We were so unkind. Vanilla deserved better.
Native to Central America, and today cultivated in Mexico, Madagascar, Tahiti and Indonesia, vanilla is the fruit of a perennial orchid. When harvested, the pods have no aroma or flavor; those qualities come out during the drying-and-sweating process as the pods ferment.
Contrary to everything I thought I knew when I was growing up, vanilla is neither the opposite of chocolate nor the absence of chocolate. In fact, the two tastes go hand-in-hand, because cacao beans often were ground together with vanilla beans, and our collective taste buds have come to prefer the slightly vanilla-ized taste of chocolate.
Store vanilla beans in an airtight container, away from light. They'll keep for two years or more, and can be used over and over; even if the beans have dried out, they often can be reconstituted in water, or ground to a powder and mixed into sugar.
Five pounds of fresh pods will yield one pound of cured vanilla beans, best used in dishes like custards, ice cream and cakes, where the liquid in the recipe helps draw the flavor from the bean. Use them when you want your dish to look vanilla, in marionberry caramel swirl ice cream or cheesecake bars or marshmallows, or to taste vanilla, in mashed sweet potatoes or white asparagus soup.
Nothing boring about that.
Pears poached in vanilla
The pears in the photo, while clearly not poached, were harvested from our own pear trees. We don't spray, so they're not the most beautiful pears in the world, but we're inordinately proud of them. This recipe, which can be varied with the addition of ginger or saffron, serves 4.
6 cups water
2 cups granulated sugar
2-3 long strips of lemon zest
1 vanilla bean, split lengthwise
1 star anise
4 ripe but firm Bartlett or Anjou pears
In a deep straight-sided, nonreactive saucepan, add the water, sugar, lemon zest, vanilla bean seeds and pod, and star anise and bring to a boil over high heat, stirring until sugar is completely dissolved.
Peel the pears, leaving the stem intact. Slice off just enough of the bottom of each pear to create a flat, stable base.

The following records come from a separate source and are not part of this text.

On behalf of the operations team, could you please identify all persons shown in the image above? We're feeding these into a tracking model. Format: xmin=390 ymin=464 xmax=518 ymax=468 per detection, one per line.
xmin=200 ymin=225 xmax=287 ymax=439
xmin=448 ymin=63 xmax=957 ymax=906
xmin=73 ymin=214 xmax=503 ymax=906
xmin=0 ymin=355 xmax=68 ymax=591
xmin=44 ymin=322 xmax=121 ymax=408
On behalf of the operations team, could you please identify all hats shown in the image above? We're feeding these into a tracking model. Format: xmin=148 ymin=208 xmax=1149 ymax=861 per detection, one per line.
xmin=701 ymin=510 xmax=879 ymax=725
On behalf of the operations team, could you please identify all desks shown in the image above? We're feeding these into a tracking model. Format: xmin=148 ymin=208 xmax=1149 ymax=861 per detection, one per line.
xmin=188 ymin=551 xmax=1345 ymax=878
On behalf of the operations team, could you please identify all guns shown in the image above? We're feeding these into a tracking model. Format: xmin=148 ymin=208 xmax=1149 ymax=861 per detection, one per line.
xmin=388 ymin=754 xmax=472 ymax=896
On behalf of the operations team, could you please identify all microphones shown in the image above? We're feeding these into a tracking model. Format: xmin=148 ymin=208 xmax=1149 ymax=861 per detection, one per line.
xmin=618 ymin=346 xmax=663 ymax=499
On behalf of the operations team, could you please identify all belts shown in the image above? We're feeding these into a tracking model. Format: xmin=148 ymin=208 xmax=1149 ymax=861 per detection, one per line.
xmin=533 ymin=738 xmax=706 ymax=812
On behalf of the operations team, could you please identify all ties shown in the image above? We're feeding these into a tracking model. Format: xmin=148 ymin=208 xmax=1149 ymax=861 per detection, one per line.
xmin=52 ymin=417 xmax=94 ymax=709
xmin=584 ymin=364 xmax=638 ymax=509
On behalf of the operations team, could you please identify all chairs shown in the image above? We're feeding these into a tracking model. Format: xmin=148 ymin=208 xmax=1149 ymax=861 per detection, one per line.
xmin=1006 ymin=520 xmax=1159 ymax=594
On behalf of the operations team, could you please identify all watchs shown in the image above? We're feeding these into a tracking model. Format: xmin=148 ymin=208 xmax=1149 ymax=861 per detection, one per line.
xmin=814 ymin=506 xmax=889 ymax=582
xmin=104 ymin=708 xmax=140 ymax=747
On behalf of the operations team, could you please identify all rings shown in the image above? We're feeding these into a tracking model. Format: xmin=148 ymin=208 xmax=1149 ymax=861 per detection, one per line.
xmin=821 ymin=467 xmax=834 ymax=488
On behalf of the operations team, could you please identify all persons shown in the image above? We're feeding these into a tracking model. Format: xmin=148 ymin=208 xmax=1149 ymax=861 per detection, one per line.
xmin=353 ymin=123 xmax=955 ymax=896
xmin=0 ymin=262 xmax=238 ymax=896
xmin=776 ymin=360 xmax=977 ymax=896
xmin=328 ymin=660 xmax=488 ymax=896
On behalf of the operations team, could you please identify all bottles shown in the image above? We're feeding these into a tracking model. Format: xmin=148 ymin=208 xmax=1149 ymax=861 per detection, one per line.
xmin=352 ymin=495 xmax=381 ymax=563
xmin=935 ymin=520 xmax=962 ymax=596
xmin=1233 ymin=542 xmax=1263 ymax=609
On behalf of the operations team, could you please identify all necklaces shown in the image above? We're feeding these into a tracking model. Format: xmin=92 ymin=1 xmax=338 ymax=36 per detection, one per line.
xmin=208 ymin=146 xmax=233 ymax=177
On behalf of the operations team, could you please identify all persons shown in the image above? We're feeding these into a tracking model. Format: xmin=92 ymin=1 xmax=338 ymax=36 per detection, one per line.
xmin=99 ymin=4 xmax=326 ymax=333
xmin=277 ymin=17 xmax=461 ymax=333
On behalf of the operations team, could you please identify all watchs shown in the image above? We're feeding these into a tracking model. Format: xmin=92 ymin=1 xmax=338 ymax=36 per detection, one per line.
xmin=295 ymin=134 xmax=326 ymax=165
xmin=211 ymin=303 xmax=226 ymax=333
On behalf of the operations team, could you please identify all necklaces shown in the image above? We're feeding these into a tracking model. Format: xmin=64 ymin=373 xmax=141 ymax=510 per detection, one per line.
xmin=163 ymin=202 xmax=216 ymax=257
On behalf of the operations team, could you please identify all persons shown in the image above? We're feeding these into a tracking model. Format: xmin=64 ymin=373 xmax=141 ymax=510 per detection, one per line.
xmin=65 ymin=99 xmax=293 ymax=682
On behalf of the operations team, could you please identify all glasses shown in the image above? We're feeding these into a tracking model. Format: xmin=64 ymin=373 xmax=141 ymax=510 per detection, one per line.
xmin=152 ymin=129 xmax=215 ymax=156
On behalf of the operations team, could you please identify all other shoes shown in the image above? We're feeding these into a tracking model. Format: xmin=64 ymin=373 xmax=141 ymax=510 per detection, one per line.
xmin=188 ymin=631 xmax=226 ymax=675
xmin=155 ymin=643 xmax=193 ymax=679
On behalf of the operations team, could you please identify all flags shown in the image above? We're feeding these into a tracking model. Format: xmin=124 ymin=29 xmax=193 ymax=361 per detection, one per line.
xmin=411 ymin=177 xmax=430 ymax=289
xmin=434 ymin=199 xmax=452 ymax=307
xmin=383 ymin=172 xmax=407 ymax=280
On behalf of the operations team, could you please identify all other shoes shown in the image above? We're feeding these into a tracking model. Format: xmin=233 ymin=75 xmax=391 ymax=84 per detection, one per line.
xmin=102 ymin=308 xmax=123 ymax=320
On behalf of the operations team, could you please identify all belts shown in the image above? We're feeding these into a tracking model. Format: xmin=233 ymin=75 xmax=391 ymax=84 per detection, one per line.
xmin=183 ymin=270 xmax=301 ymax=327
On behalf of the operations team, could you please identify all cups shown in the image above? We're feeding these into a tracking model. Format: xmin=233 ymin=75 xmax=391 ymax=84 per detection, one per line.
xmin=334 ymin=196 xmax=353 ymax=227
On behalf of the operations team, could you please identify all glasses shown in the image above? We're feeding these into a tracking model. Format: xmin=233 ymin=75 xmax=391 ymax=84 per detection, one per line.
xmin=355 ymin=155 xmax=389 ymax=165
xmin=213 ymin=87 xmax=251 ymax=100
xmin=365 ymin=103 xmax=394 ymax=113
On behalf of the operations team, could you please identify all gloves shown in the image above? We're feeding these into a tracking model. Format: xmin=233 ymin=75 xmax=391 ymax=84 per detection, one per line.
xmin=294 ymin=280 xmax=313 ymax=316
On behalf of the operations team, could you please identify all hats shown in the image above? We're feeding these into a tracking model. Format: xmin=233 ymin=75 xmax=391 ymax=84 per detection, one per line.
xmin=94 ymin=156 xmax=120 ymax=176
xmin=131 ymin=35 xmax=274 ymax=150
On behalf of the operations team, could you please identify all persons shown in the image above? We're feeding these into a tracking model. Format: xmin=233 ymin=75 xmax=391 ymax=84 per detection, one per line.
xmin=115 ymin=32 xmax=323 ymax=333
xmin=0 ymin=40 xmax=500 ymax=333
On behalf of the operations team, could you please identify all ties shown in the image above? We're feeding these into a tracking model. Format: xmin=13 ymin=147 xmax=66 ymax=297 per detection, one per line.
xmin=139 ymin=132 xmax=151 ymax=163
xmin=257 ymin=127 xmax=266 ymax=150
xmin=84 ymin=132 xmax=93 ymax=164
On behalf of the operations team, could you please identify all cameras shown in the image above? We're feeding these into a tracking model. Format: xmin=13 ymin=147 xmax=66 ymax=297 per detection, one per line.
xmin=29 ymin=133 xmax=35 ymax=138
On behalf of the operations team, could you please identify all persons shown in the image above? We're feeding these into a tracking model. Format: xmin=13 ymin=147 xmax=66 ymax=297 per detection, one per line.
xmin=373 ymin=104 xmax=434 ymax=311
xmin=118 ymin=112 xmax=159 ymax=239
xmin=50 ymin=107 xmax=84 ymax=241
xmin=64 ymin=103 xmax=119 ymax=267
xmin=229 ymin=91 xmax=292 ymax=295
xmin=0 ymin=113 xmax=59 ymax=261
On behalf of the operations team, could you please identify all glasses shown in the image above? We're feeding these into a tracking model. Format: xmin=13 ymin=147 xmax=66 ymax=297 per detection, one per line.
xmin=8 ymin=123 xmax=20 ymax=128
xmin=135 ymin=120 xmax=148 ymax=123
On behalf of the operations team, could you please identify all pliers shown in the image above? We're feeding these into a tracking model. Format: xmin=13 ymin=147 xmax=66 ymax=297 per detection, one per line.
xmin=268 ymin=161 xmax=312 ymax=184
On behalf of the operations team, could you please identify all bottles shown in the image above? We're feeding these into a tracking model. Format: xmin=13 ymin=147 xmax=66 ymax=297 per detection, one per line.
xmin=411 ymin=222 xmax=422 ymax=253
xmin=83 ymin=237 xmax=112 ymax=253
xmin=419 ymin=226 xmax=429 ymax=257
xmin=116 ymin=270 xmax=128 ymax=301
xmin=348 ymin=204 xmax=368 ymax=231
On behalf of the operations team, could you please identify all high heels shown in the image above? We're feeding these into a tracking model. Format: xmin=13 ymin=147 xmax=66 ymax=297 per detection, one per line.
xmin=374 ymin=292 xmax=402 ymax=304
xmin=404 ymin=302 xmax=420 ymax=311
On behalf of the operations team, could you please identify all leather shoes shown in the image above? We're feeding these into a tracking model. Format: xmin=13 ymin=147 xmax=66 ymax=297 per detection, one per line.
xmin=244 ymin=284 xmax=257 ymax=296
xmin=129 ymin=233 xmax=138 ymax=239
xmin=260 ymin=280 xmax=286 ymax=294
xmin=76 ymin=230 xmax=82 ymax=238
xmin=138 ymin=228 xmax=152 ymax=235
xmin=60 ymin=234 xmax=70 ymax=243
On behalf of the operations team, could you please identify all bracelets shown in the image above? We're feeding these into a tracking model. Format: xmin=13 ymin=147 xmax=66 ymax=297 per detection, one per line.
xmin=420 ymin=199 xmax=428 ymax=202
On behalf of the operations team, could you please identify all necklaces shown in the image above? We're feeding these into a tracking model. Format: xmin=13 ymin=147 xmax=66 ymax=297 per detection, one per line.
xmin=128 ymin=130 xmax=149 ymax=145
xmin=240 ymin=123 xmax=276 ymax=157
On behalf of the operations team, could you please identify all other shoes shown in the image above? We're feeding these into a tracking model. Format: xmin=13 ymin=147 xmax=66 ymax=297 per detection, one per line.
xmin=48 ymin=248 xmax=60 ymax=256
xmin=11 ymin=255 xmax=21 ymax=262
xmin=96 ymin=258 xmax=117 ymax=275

Reduce heat to keep poaching liquid at a bare simmer and add the pears, laying them on their sides. Gently turn the pears occasionally, and cook until they are just tender when pierced with a knife, about 6-9 minutes. Allow pears to cool completely in their poaching liquid. Stand each pear upright on a plate to serve, or transfer pears and poaching liquid to an airtight container and store in the refrigerator for up to 2 days.